The school year can be an expensive time, especially if you have more than one child. Luckily, there are ways to save for not only the expenses that come up during the current school year, but for years to come. By preparing for long- and short-term educational expenses, you will be in a better place financially when the time comes to cover costs, according to Deidre Davis, chief marketing officer for Michigan State University Federal Credit Union.
- Savings accounts
- “MSUFCU offers Sweet Pea, Dollar Dog and Cha-Ching! accounts for children ages newborn to 17, helping your children begin learning the importance of saving at any age,” Davis said. “Parents can also open savings accounts or create sub-savings accounts designated for school-related expenses.
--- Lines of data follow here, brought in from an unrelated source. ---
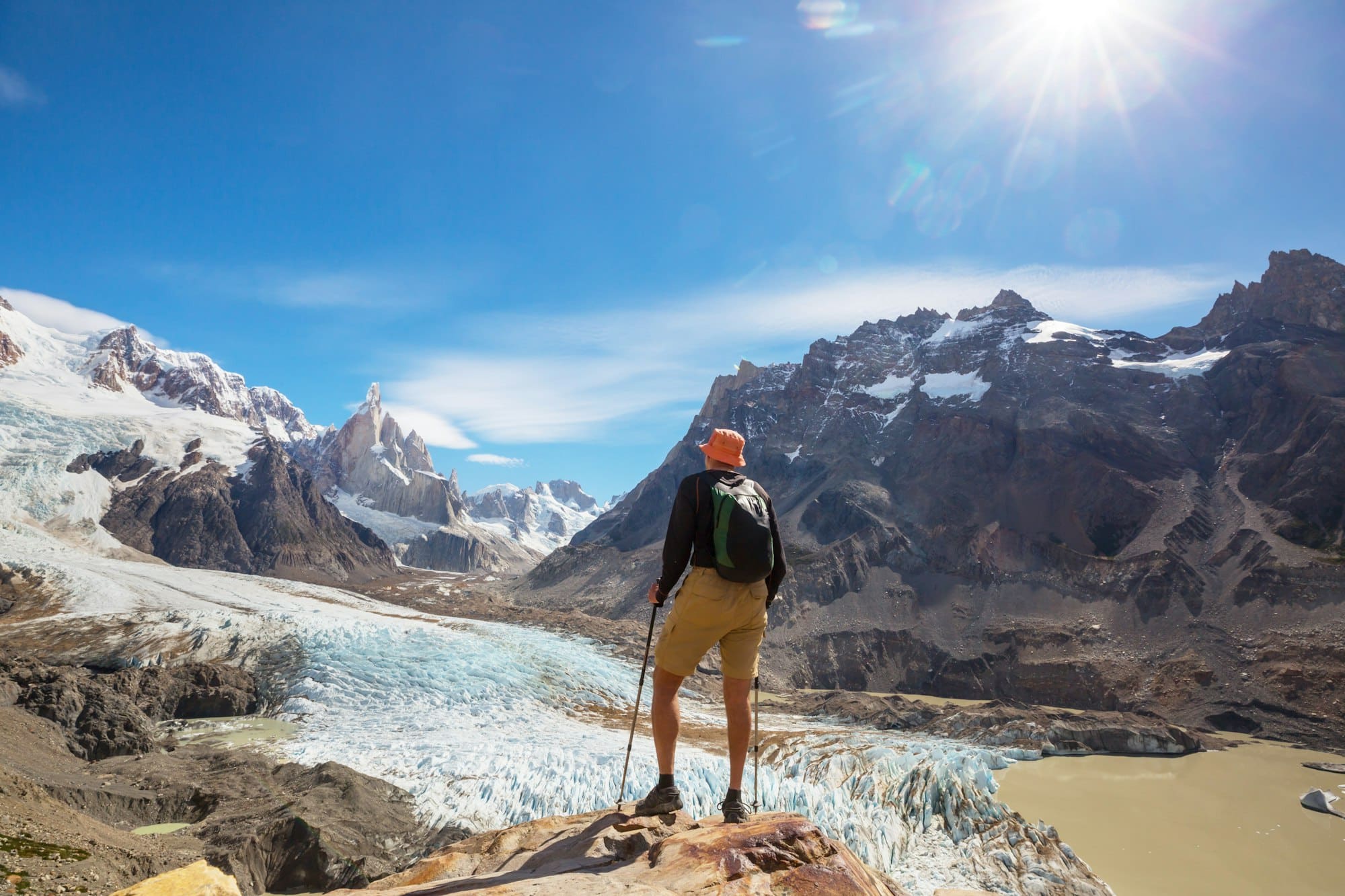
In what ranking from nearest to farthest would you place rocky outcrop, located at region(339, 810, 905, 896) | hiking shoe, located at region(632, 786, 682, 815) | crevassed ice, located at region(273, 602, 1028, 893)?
rocky outcrop, located at region(339, 810, 905, 896), hiking shoe, located at region(632, 786, 682, 815), crevassed ice, located at region(273, 602, 1028, 893)

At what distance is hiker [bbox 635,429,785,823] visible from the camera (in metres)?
4.63

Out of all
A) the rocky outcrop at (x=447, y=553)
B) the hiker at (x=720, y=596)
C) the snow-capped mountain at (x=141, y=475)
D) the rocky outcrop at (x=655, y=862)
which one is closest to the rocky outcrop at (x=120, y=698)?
the rocky outcrop at (x=655, y=862)

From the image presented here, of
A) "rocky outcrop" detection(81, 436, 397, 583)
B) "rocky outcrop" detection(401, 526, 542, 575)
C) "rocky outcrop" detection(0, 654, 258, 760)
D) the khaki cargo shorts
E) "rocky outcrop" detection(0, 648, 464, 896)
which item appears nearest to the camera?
the khaki cargo shorts

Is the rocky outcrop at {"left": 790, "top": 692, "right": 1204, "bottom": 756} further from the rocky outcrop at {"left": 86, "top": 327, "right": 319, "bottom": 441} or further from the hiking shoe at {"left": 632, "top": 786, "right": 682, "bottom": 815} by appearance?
the rocky outcrop at {"left": 86, "top": 327, "right": 319, "bottom": 441}

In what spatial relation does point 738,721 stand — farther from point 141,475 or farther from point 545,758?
point 141,475

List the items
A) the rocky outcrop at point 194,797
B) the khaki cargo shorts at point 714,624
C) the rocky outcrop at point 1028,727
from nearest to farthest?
the khaki cargo shorts at point 714,624, the rocky outcrop at point 194,797, the rocky outcrop at point 1028,727

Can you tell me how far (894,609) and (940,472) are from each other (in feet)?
93.5

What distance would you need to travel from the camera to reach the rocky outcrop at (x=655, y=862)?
3.54 metres

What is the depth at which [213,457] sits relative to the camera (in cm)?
11262

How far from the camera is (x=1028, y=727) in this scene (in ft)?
92.0

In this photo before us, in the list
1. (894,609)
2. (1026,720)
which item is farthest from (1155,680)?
(1026,720)

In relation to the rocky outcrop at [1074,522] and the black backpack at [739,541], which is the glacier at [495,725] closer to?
the black backpack at [739,541]

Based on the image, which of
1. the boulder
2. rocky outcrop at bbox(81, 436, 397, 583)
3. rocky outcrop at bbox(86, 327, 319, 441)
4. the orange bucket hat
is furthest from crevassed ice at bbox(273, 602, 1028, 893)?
rocky outcrop at bbox(86, 327, 319, 441)

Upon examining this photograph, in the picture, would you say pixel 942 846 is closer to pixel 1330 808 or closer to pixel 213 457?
pixel 1330 808
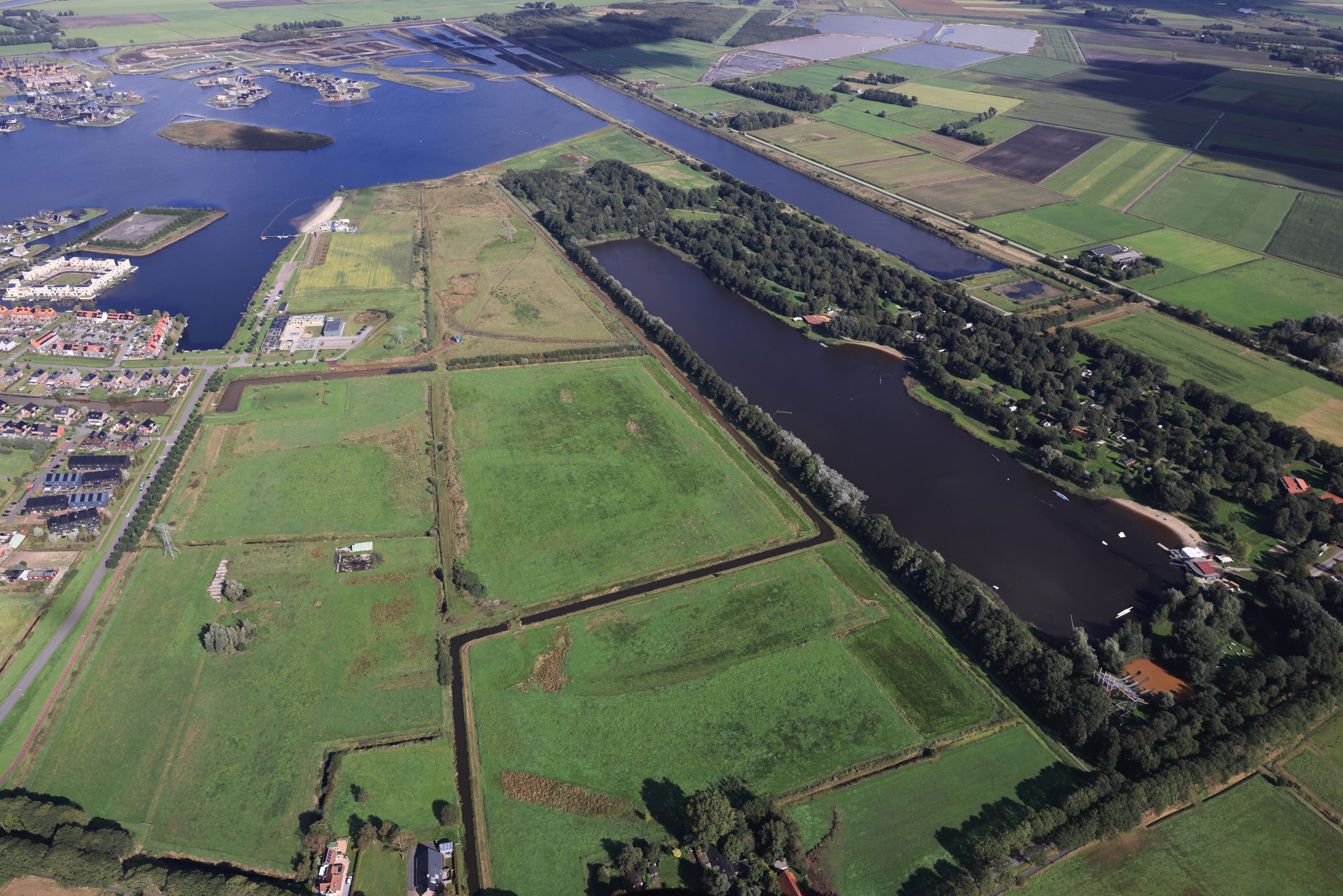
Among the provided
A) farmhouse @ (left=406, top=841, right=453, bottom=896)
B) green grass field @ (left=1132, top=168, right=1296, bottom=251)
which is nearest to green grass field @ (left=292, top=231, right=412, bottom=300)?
farmhouse @ (left=406, top=841, right=453, bottom=896)

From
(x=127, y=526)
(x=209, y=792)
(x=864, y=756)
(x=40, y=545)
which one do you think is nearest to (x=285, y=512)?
(x=127, y=526)

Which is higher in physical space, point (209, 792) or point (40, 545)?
point (40, 545)

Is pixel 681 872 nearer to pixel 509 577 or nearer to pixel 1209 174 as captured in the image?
pixel 509 577

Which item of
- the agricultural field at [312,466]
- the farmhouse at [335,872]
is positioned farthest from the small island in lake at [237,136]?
the farmhouse at [335,872]

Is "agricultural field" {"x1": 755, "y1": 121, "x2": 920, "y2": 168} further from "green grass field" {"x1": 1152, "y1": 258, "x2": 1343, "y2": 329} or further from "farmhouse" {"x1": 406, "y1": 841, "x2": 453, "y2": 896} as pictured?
"farmhouse" {"x1": 406, "y1": 841, "x2": 453, "y2": 896}

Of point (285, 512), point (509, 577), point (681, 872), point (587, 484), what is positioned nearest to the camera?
point (681, 872)
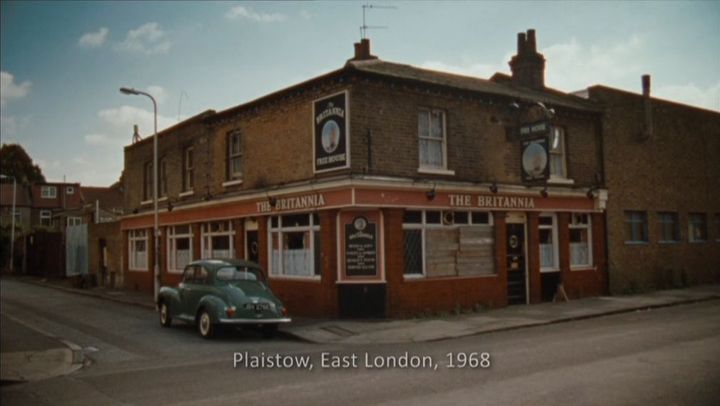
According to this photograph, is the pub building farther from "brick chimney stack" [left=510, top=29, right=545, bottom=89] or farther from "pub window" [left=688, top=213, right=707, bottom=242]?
"pub window" [left=688, top=213, right=707, bottom=242]

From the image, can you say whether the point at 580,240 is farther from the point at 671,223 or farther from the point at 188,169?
the point at 188,169

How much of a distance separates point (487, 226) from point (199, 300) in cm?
873

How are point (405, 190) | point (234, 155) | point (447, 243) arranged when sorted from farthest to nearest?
point (234, 155)
point (447, 243)
point (405, 190)

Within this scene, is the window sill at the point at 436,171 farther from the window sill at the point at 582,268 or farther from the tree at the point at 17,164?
the tree at the point at 17,164

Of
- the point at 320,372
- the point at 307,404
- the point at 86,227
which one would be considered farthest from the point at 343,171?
the point at 86,227

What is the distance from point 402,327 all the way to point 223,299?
414cm

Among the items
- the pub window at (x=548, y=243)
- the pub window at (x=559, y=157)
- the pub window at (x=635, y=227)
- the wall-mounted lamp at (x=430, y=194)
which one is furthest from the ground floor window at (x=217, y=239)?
the pub window at (x=635, y=227)

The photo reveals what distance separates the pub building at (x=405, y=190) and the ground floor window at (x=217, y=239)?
0.07 m

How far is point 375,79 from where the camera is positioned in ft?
52.6

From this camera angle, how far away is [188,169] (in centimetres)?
2358

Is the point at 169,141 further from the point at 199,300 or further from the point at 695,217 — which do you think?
the point at 695,217

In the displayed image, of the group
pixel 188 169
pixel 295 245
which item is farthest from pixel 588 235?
pixel 188 169

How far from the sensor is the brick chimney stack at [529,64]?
2233 centimetres

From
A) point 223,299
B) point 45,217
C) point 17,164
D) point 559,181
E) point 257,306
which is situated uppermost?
point 17,164
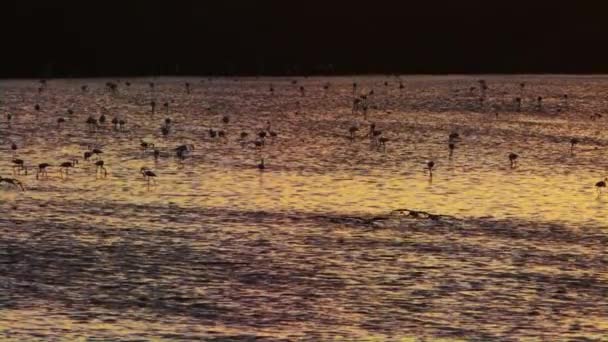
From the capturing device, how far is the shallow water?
1700 centimetres

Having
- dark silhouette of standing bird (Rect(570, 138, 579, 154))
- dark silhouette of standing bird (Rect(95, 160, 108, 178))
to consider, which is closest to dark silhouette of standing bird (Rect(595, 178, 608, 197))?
dark silhouette of standing bird (Rect(570, 138, 579, 154))

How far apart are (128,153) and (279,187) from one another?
8.24 metres

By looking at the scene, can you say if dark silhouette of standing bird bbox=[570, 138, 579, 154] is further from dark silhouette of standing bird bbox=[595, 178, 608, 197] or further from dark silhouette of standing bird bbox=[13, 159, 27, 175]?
dark silhouette of standing bird bbox=[13, 159, 27, 175]

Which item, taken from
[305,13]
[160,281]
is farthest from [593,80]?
[160,281]

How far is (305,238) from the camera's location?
75.1 ft

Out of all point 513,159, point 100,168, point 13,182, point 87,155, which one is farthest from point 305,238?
point 513,159

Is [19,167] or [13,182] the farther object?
[19,167]

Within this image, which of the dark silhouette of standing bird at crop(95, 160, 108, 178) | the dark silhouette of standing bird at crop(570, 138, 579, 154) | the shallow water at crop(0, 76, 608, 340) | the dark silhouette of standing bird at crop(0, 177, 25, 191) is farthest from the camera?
the dark silhouette of standing bird at crop(570, 138, 579, 154)

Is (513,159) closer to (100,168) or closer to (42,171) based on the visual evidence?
(100,168)

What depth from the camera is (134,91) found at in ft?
A: 225

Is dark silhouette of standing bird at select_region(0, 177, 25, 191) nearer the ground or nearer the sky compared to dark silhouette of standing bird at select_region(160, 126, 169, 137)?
nearer the ground

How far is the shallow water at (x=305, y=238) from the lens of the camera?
669 inches

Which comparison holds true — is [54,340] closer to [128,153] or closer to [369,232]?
[369,232]

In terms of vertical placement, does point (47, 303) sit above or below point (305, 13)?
below
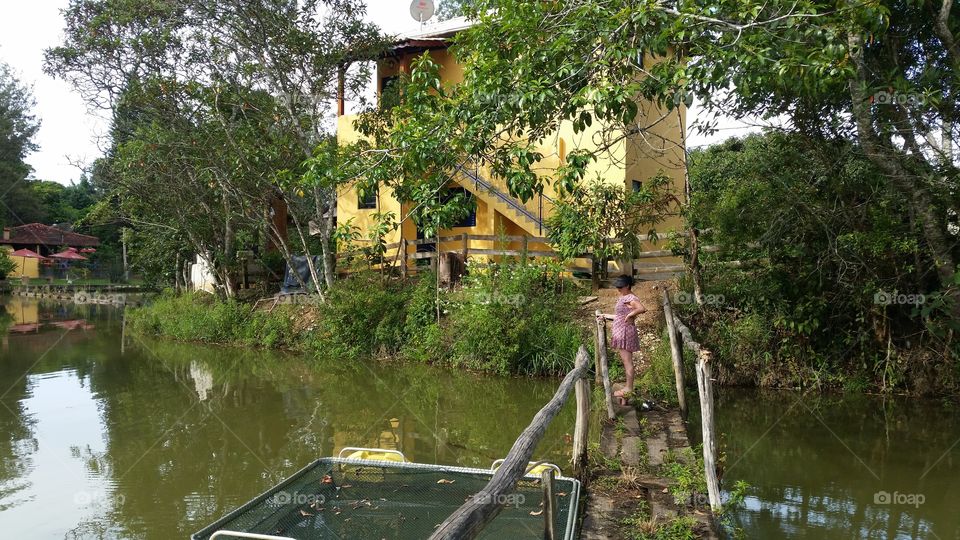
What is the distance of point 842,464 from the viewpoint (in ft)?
24.0

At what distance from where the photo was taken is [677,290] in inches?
482

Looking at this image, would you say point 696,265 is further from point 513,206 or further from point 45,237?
point 45,237

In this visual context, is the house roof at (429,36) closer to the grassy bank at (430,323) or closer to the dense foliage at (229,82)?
the dense foliage at (229,82)

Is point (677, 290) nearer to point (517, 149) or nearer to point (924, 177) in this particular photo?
point (924, 177)

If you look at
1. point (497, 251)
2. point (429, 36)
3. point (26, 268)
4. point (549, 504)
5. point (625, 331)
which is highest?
point (429, 36)

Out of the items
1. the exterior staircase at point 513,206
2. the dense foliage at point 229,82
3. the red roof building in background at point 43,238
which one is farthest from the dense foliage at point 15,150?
the exterior staircase at point 513,206

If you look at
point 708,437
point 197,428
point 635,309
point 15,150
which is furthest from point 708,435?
point 15,150

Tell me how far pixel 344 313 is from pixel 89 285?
2997 cm

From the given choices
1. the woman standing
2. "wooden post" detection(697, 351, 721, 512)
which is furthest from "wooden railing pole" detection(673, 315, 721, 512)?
the woman standing

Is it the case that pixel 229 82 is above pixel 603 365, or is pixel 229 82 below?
above

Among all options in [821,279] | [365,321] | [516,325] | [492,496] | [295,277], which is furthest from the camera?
[295,277]

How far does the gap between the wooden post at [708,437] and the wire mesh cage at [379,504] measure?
3.32 ft

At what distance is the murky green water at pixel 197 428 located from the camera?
6.45 metres

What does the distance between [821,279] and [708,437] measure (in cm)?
679
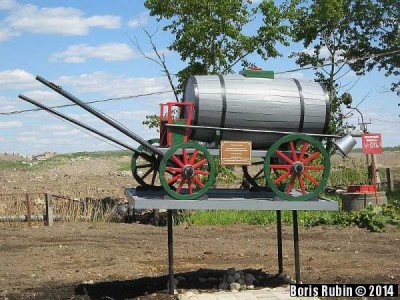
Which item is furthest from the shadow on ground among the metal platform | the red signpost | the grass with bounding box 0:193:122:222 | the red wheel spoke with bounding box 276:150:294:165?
the red signpost

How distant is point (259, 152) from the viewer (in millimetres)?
7188

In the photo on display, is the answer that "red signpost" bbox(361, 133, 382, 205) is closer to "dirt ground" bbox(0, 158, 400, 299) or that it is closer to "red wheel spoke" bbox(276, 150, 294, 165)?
"dirt ground" bbox(0, 158, 400, 299)

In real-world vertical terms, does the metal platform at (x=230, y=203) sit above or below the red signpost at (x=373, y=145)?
below

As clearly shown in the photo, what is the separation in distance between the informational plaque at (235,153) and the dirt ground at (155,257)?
5.93 feet

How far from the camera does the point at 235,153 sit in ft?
23.1

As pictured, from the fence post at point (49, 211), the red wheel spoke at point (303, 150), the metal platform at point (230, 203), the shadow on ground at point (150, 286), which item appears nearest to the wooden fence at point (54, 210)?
the fence post at point (49, 211)

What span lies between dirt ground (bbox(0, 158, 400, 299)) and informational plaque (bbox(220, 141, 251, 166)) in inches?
71.1

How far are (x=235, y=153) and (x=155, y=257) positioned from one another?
4.38 metres

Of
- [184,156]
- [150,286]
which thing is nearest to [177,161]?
[184,156]

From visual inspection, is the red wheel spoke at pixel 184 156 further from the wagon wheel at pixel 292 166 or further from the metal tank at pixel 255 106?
the wagon wheel at pixel 292 166

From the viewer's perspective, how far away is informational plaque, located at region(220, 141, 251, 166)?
7020 mm

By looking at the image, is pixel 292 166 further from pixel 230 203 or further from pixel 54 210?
pixel 54 210

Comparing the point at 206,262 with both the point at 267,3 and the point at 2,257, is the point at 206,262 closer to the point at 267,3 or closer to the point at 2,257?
the point at 2,257

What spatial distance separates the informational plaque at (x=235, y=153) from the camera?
276 inches
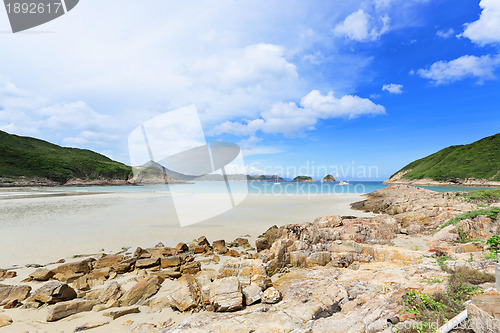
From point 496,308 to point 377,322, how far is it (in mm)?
2247

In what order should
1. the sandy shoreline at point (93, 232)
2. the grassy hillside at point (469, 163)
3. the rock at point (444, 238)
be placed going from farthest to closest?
1. the grassy hillside at point (469, 163)
2. the sandy shoreline at point (93, 232)
3. the rock at point (444, 238)

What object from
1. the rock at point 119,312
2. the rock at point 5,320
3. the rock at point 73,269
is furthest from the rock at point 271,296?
the rock at point 73,269

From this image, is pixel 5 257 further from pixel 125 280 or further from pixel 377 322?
pixel 377 322

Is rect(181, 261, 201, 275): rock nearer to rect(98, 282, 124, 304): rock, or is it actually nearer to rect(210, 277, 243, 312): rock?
rect(98, 282, 124, 304): rock

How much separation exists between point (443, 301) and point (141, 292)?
992cm

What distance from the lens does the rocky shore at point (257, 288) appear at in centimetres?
588

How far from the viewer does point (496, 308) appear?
3.58m

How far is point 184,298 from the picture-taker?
24.9 feet

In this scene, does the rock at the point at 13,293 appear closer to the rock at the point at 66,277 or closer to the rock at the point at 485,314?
the rock at the point at 66,277

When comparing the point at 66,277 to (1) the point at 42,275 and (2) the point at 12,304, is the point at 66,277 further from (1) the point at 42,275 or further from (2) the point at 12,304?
(2) the point at 12,304

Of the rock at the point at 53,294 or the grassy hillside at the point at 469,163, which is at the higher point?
the grassy hillside at the point at 469,163

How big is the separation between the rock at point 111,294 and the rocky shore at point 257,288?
0.05 metres

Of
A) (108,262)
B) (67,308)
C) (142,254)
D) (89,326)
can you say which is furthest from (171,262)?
(89,326)

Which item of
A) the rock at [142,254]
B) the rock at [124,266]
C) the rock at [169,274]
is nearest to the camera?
the rock at [169,274]
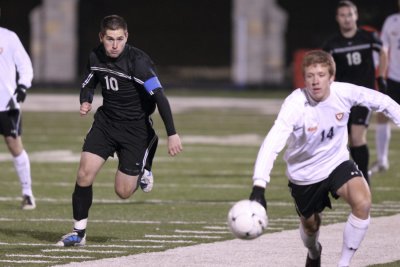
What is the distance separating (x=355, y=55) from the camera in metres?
15.7

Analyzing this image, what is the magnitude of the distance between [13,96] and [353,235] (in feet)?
19.6

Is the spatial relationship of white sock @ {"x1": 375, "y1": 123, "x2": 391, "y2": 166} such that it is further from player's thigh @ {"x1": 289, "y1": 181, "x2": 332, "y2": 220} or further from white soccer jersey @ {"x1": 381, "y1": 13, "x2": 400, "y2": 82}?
player's thigh @ {"x1": 289, "y1": 181, "x2": 332, "y2": 220}

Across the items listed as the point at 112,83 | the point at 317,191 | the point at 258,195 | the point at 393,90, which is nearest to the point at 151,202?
Answer: the point at 112,83

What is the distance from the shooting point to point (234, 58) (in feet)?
156

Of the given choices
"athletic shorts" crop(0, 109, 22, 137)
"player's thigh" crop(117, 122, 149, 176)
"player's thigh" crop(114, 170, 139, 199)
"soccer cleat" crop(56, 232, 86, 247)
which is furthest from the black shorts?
"soccer cleat" crop(56, 232, 86, 247)

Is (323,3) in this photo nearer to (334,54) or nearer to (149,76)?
(334,54)

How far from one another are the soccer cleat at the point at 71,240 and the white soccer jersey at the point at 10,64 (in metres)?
3.27

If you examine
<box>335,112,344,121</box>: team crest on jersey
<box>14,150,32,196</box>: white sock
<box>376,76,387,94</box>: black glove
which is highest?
<box>335,112,344,121</box>: team crest on jersey

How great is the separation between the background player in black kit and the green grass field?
624mm

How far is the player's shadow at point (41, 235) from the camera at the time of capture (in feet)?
38.0

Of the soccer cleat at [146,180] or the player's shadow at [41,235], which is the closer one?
the player's shadow at [41,235]

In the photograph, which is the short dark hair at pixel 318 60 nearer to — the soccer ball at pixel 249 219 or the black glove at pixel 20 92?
the soccer ball at pixel 249 219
Certificates or IMMAs could also be useful for long-term saving, as they will enable you to earn higher dividends than a normal savings account.”
- Lansing SAVE
- MSUFCU has partnered with the Lansing School District and the City of Lansing for the Student Accounts Valuing Education (SAVE) program, which helps families save for their child’s future education
- “Kindergarten students in select schools within the Lansing School District will have special savings accounts opened in their names, with an initial $5 deposited,” Davis said. “The program will focus on teaching children and their families the importance of saving, as well as begin savings accounts for college or career-training expenses.”
A few ways Davis suggested to save money this school year and beyond are to:
- Stock up on items you’ll need throughout the year
- Making bulk purchases can often save you money per item
- It will also prevent extra trips to the store, allowing you to save money on gas
- Pack lunches for less expensive (and often healthier) meals than in the cafeteria
- Individual ingredients will last longer and will provide more meal options in the long run
- Start saving for college
- The earlier you start saving, the better off your child will be
- “Having something saved for when he or she begins college will help prevent you and/or your child from taking out significant loans, which means less to pay after graduation,” Davis said. “You’ll also earn dividends on your savings throughout the years.”